George Sheldon's ideas were very firmly rooted, and he stuck to them with that dogged persistency which so often achieves great ends, that it seems a kind of genius. He saw his brother's success, and contemplated the grandeurs of the gothic villa in a cynical rather than an envious spirit. How long would it all last? How long would the stockbroker float triumphantly onward upon that wonderful tide which is constituted by the rise and fall of the money-market?

"That sort of thing is all very well while a man keeps his head cool and clear," thought George; "but somehow or other men always seem to lose their heads on the Stock Exchange before they have done with it, and I daresay my wise brother will drop into a nice mess sooner or later.
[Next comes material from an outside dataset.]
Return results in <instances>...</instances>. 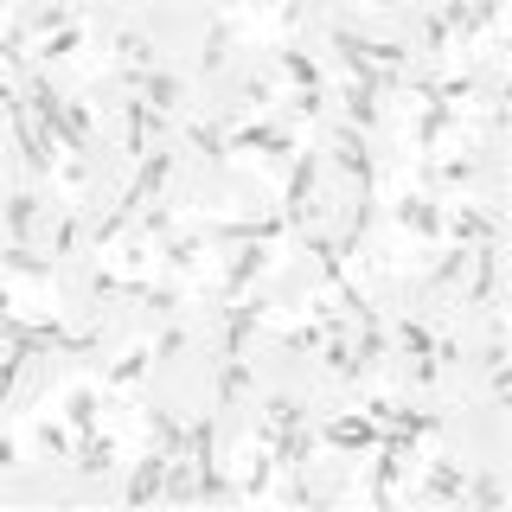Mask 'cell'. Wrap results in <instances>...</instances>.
<instances>
[{"label": "cell", "mask_w": 512, "mask_h": 512, "mask_svg": "<svg viewBox=\"0 0 512 512\" xmlns=\"http://www.w3.org/2000/svg\"><path fill=\"white\" fill-rule=\"evenodd\" d=\"M26 103H32V116H39V128L52 135V148H64V154H84L90 148V135L71 122V103H64L45 77H39V84H26Z\"/></svg>", "instance_id": "cell-1"}, {"label": "cell", "mask_w": 512, "mask_h": 512, "mask_svg": "<svg viewBox=\"0 0 512 512\" xmlns=\"http://www.w3.org/2000/svg\"><path fill=\"white\" fill-rule=\"evenodd\" d=\"M263 269H276V244H244V250L231 256V269H224L218 295H224V301H244V288L263 276Z\"/></svg>", "instance_id": "cell-2"}, {"label": "cell", "mask_w": 512, "mask_h": 512, "mask_svg": "<svg viewBox=\"0 0 512 512\" xmlns=\"http://www.w3.org/2000/svg\"><path fill=\"white\" fill-rule=\"evenodd\" d=\"M442 237H455V244H500V224L487 212H474V205H455V212H442Z\"/></svg>", "instance_id": "cell-3"}, {"label": "cell", "mask_w": 512, "mask_h": 512, "mask_svg": "<svg viewBox=\"0 0 512 512\" xmlns=\"http://www.w3.org/2000/svg\"><path fill=\"white\" fill-rule=\"evenodd\" d=\"M391 212H397V224H404V231H416V237H442V205L429 199V192H410V186H404Z\"/></svg>", "instance_id": "cell-4"}, {"label": "cell", "mask_w": 512, "mask_h": 512, "mask_svg": "<svg viewBox=\"0 0 512 512\" xmlns=\"http://www.w3.org/2000/svg\"><path fill=\"white\" fill-rule=\"evenodd\" d=\"M314 173H320V154H295V167H288V199H282V218H288V224H301V218H308Z\"/></svg>", "instance_id": "cell-5"}, {"label": "cell", "mask_w": 512, "mask_h": 512, "mask_svg": "<svg viewBox=\"0 0 512 512\" xmlns=\"http://www.w3.org/2000/svg\"><path fill=\"white\" fill-rule=\"evenodd\" d=\"M237 461H244V500H263L269 480H276V448L244 436V455H237Z\"/></svg>", "instance_id": "cell-6"}, {"label": "cell", "mask_w": 512, "mask_h": 512, "mask_svg": "<svg viewBox=\"0 0 512 512\" xmlns=\"http://www.w3.org/2000/svg\"><path fill=\"white\" fill-rule=\"evenodd\" d=\"M167 448H148V455L135 461V474H128V506H148L160 487H167Z\"/></svg>", "instance_id": "cell-7"}, {"label": "cell", "mask_w": 512, "mask_h": 512, "mask_svg": "<svg viewBox=\"0 0 512 512\" xmlns=\"http://www.w3.org/2000/svg\"><path fill=\"white\" fill-rule=\"evenodd\" d=\"M500 295V244H474V288H468V308H493Z\"/></svg>", "instance_id": "cell-8"}, {"label": "cell", "mask_w": 512, "mask_h": 512, "mask_svg": "<svg viewBox=\"0 0 512 512\" xmlns=\"http://www.w3.org/2000/svg\"><path fill=\"white\" fill-rule=\"evenodd\" d=\"M333 154H340V167L352 173V180H359V192H372V148H365V135L359 128H340V135H333Z\"/></svg>", "instance_id": "cell-9"}, {"label": "cell", "mask_w": 512, "mask_h": 512, "mask_svg": "<svg viewBox=\"0 0 512 512\" xmlns=\"http://www.w3.org/2000/svg\"><path fill=\"white\" fill-rule=\"evenodd\" d=\"M320 442H333V448H372V442H384V423H372V416H340V423L320 429Z\"/></svg>", "instance_id": "cell-10"}, {"label": "cell", "mask_w": 512, "mask_h": 512, "mask_svg": "<svg viewBox=\"0 0 512 512\" xmlns=\"http://www.w3.org/2000/svg\"><path fill=\"white\" fill-rule=\"evenodd\" d=\"M116 58L128 64V77H135V84H141V77L154 71V39H148V32H141V26H122V32H116Z\"/></svg>", "instance_id": "cell-11"}, {"label": "cell", "mask_w": 512, "mask_h": 512, "mask_svg": "<svg viewBox=\"0 0 512 512\" xmlns=\"http://www.w3.org/2000/svg\"><path fill=\"white\" fill-rule=\"evenodd\" d=\"M64 423L77 429V442H84V436H96V384H84V378H77L71 391H64Z\"/></svg>", "instance_id": "cell-12"}, {"label": "cell", "mask_w": 512, "mask_h": 512, "mask_svg": "<svg viewBox=\"0 0 512 512\" xmlns=\"http://www.w3.org/2000/svg\"><path fill=\"white\" fill-rule=\"evenodd\" d=\"M116 455H122V442H116V436H84V442H77V461H71V468L96 480V474L116 468Z\"/></svg>", "instance_id": "cell-13"}, {"label": "cell", "mask_w": 512, "mask_h": 512, "mask_svg": "<svg viewBox=\"0 0 512 512\" xmlns=\"http://www.w3.org/2000/svg\"><path fill=\"white\" fill-rule=\"evenodd\" d=\"M461 487H468V474L455 468L448 455L429 461V480H423V500H461Z\"/></svg>", "instance_id": "cell-14"}, {"label": "cell", "mask_w": 512, "mask_h": 512, "mask_svg": "<svg viewBox=\"0 0 512 512\" xmlns=\"http://www.w3.org/2000/svg\"><path fill=\"white\" fill-rule=\"evenodd\" d=\"M231 39H237V20H231V13H212V20H205V71H218V64L224 58H231Z\"/></svg>", "instance_id": "cell-15"}, {"label": "cell", "mask_w": 512, "mask_h": 512, "mask_svg": "<svg viewBox=\"0 0 512 512\" xmlns=\"http://www.w3.org/2000/svg\"><path fill=\"white\" fill-rule=\"evenodd\" d=\"M154 359H160V352H154L148 340H135V346H128V352H122V359H116V365H109V378H103V384H109V391H122V384H135V378H141V372H148V365H154Z\"/></svg>", "instance_id": "cell-16"}, {"label": "cell", "mask_w": 512, "mask_h": 512, "mask_svg": "<svg viewBox=\"0 0 512 512\" xmlns=\"http://www.w3.org/2000/svg\"><path fill=\"white\" fill-rule=\"evenodd\" d=\"M141 103H148V109H180L186 103V84L173 71H148V77H141Z\"/></svg>", "instance_id": "cell-17"}, {"label": "cell", "mask_w": 512, "mask_h": 512, "mask_svg": "<svg viewBox=\"0 0 512 512\" xmlns=\"http://www.w3.org/2000/svg\"><path fill=\"white\" fill-rule=\"evenodd\" d=\"M32 436H39V448H45V455H58V461H77V429H71V423H52V416H39V429H32Z\"/></svg>", "instance_id": "cell-18"}, {"label": "cell", "mask_w": 512, "mask_h": 512, "mask_svg": "<svg viewBox=\"0 0 512 512\" xmlns=\"http://www.w3.org/2000/svg\"><path fill=\"white\" fill-rule=\"evenodd\" d=\"M205 244H212L205 231H180L173 244H160V263H167V269H192V263L205 256Z\"/></svg>", "instance_id": "cell-19"}, {"label": "cell", "mask_w": 512, "mask_h": 512, "mask_svg": "<svg viewBox=\"0 0 512 512\" xmlns=\"http://www.w3.org/2000/svg\"><path fill=\"white\" fill-rule=\"evenodd\" d=\"M7 269H13L20 282H45V288L58 282V263H45V256H32L26 244H13V250H7Z\"/></svg>", "instance_id": "cell-20"}, {"label": "cell", "mask_w": 512, "mask_h": 512, "mask_svg": "<svg viewBox=\"0 0 512 512\" xmlns=\"http://www.w3.org/2000/svg\"><path fill=\"white\" fill-rule=\"evenodd\" d=\"M45 212H39V199H32V192H13L7 199V224H13V244H26L32 237V224H39Z\"/></svg>", "instance_id": "cell-21"}, {"label": "cell", "mask_w": 512, "mask_h": 512, "mask_svg": "<svg viewBox=\"0 0 512 512\" xmlns=\"http://www.w3.org/2000/svg\"><path fill=\"white\" fill-rule=\"evenodd\" d=\"M167 500H192V493H199V468H192V455H173L167 461Z\"/></svg>", "instance_id": "cell-22"}, {"label": "cell", "mask_w": 512, "mask_h": 512, "mask_svg": "<svg viewBox=\"0 0 512 512\" xmlns=\"http://www.w3.org/2000/svg\"><path fill=\"white\" fill-rule=\"evenodd\" d=\"M276 58H282V71L295 77V90H320V64H314L308 52H301V45H282Z\"/></svg>", "instance_id": "cell-23"}, {"label": "cell", "mask_w": 512, "mask_h": 512, "mask_svg": "<svg viewBox=\"0 0 512 512\" xmlns=\"http://www.w3.org/2000/svg\"><path fill=\"white\" fill-rule=\"evenodd\" d=\"M148 429H154V436H160V448H167V455H186L192 429H180V423H173V416L160 410V404H148Z\"/></svg>", "instance_id": "cell-24"}, {"label": "cell", "mask_w": 512, "mask_h": 512, "mask_svg": "<svg viewBox=\"0 0 512 512\" xmlns=\"http://www.w3.org/2000/svg\"><path fill=\"white\" fill-rule=\"evenodd\" d=\"M346 116H352V128H372L378 122V90H365V84H346Z\"/></svg>", "instance_id": "cell-25"}, {"label": "cell", "mask_w": 512, "mask_h": 512, "mask_svg": "<svg viewBox=\"0 0 512 512\" xmlns=\"http://www.w3.org/2000/svg\"><path fill=\"white\" fill-rule=\"evenodd\" d=\"M282 346L288 352H314V346H327V327H320V320H288V327H282Z\"/></svg>", "instance_id": "cell-26"}, {"label": "cell", "mask_w": 512, "mask_h": 512, "mask_svg": "<svg viewBox=\"0 0 512 512\" xmlns=\"http://www.w3.org/2000/svg\"><path fill=\"white\" fill-rule=\"evenodd\" d=\"M244 391H250V365H244V359H224V372H218V404H237Z\"/></svg>", "instance_id": "cell-27"}, {"label": "cell", "mask_w": 512, "mask_h": 512, "mask_svg": "<svg viewBox=\"0 0 512 512\" xmlns=\"http://www.w3.org/2000/svg\"><path fill=\"white\" fill-rule=\"evenodd\" d=\"M141 237H148V244H173V205H148V212H141Z\"/></svg>", "instance_id": "cell-28"}, {"label": "cell", "mask_w": 512, "mask_h": 512, "mask_svg": "<svg viewBox=\"0 0 512 512\" xmlns=\"http://www.w3.org/2000/svg\"><path fill=\"white\" fill-rule=\"evenodd\" d=\"M468 263H474V250H468V244H455V250H448L436 269H429V288H448V282H461V269H468Z\"/></svg>", "instance_id": "cell-29"}, {"label": "cell", "mask_w": 512, "mask_h": 512, "mask_svg": "<svg viewBox=\"0 0 512 512\" xmlns=\"http://www.w3.org/2000/svg\"><path fill=\"white\" fill-rule=\"evenodd\" d=\"M148 116L154 109L135 96V103H128V154H141V160H148Z\"/></svg>", "instance_id": "cell-30"}, {"label": "cell", "mask_w": 512, "mask_h": 512, "mask_svg": "<svg viewBox=\"0 0 512 512\" xmlns=\"http://www.w3.org/2000/svg\"><path fill=\"white\" fill-rule=\"evenodd\" d=\"M461 500H474V506H506V487H500V480H493V474H480V480H468V487H461Z\"/></svg>", "instance_id": "cell-31"}, {"label": "cell", "mask_w": 512, "mask_h": 512, "mask_svg": "<svg viewBox=\"0 0 512 512\" xmlns=\"http://www.w3.org/2000/svg\"><path fill=\"white\" fill-rule=\"evenodd\" d=\"M192 148H199L205 160H231L224 154V128L218 122H192Z\"/></svg>", "instance_id": "cell-32"}, {"label": "cell", "mask_w": 512, "mask_h": 512, "mask_svg": "<svg viewBox=\"0 0 512 512\" xmlns=\"http://www.w3.org/2000/svg\"><path fill=\"white\" fill-rule=\"evenodd\" d=\"M378 359H384V327H378V320H359V372L378 365Z\"/></svg>", "instance_id": "cell-33"}, {"label": "cell", "mask_w": 512, "mask_h": 512, "mask_svg": "<svg viewBox=\"0 0 512 512\" xmlns=\"http://www.w3.org/2000/svg\"><path fill=\"white\" fill-rule=\"evenodd\" d=\"M327 372L333 378H359V352H352L346 340H327Z\"/></svg>", "instance_id": "cell-34"}, {"label": "cell", "mask_w": 512, "mask_h": 512, "mask_svg": "<svg viewBox=\"0 0 512 512\" xmlns=\"http://www.w3.org/2000/svg\"><path fill=\"white\" fill-rule=\"evenodd\" d=\"M77 45H84V26H64L58 39H45V45H39V52H45V64H58V58H71Z\"/></svg>", "instance_id": "cell-35"}, {"label": "cell", "mask_w": 512, "mask_h": 512, "mask_svg": "<svg viewBox=\"0 0 512 512\" xmlns=\"http://www.w3.org/2000/svg\"><path fill=\"white\" fill-rule=\"evenodd\" d=\"M359 410L372 416V423H384V429L397 423V397H391V391H365V404H359Z\"/></svg>", "instance_id": "cell-36"}, {"label": "cell", "mask_w": 512, "mask_h": 512, "mask_svg": "<svg viewBox=\"0 0 512 512\" xmlns=\"http://www.w3.org/2000/svg\"><path fill=\"white\" fill-rule=\"evenodd\" d=\"M423 39H429V52H448V39H455V32H448V13H423Z\"/></svg>", "instance_id": "cell-37"}, {"label": "cell", "mask_w": 512, "mask_h": 512, "mask_svg": "<svg viewBox=\"0 0 512 512\" xmlns=\"http://www.w3.org/2000/svg\"><path fill=\"white\" fill-rule=\"evenodd\" d=\"M71 237H77V205H64V218H58V231H52V263L71 250Z\"/></svg>", "instance_id": "cell-38"}, {"label": "cell", "mask_w": 512, "mask_h": 512, "mask_svg": "<svg viewBox=\"0 0 512 512\" xmlns=\"http://www.w3.org/2000/svg\"><path fill=\"white\" fill-rule=\"evenodd\" d=\"M320 109H327V96H320V90H295V96H288V116H320Z\"/></svg>", "instance_id": "cell-39"}, {"label": "cell", "mask_w": 512, "mask_h": 512, "mask_svg": "<svg viewBox=\"0 0 512 512\" xmlns=\"http://www.w3.org/2000/svg\"><path fill=\"white\" fill-rule=\"evenodd\" d=\"M397 340H404V346L416 352V359H429V352H436V340H429V327H410V320H404V333H397Z\"/></svg>", "instance_id": "cell-40"}, {"label": "cell", "mask_w": 512, "mask_h": 512, "mask_svg": "<svg viewBox=\"0 0 512 512\" xmlns=\"http://www.w3.org/2000/svg\"><path fill=\"white\" fill-rule=\"evenodd\" d=\"M244 96H250V103H269L276 90H269V77H256V71H250V77H244Z\"/></svg>", "instance_id": "cell-41"}, {"label": "cell", "mask_w": 512, "mask_h": 512, "mask_svg": "<svg viewBox=\"0 0 512 512\" xmlns=\"http://www.w3.org/2000/svg\"><path fill=\"white\" fill-rule=\"evenodd\" d=\"M180 346H186V333H180V327H167V333L154 340V352H160V359H167V352H180Z\"/></svg>", "instance_id": "cell-42"}]
</instances>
Setting aside all other considerations, I think I would rather have my chances than his; for I speculate very little more than my time and trouble, and I stand in to win a bigger sum than he will ever get in his line, let stocks rise and fall as they may."

During that summer in which Miss Halliday bade farewell to Hyde Lodge and her school-days, George Sheldon was occupied with the early steps in a search which he hoped would end in the discovery of a prize rich enough to reward him for all his wasted time and labour.

Very early in the previous year there had appeared the following brief notice in the Observer:—

"The Rev. John Haygarth, late vicar of Tilford Haven, Kent, died lately, without a will, or relation to claim his property, 100,000 pounds. The Crown therefore claimed it. And last court-day the Prerogative Court of Canterbury decreed letters of Administration to Mr. Paul, the nominee of the Crown."

Some months after this an advertisement had been inserted in the Times newspaper to the following effect:—

"NEXT OF KIN.—If the relatives or next of kin of the Rev. John Haygarth, late vicar of Tilford Haven, in the county of Kent, clerk, deceased, who has left property of the value of one hundred thousand pounds, will apply, either personally or by letter, to Stephen Paul, Esq., solicitor for the affairs of Her Majesty's Treasury, at the Treasury Chambers, Whitehall, London, they may hear of something to their advantage. The late Rev. John Haygarth is supposed to have been the son of Matthew Haygarth, late of the parish of St. Judith, Ullerton, and Rebecca his wife, formerly Rebecca Caulfield, spinster, late of the same parish; both long since deceased."

Upon the strength of this advertisement George Sheldon began his search. His theory was that there always existed an heir-at-law somewhere, if people would only have the patience to hunt him or her out; and he attributed his past failures rather to a want of endurance on his own part than to the breaking down of his pet theory.

On this occasion he began his work with more than usual determination.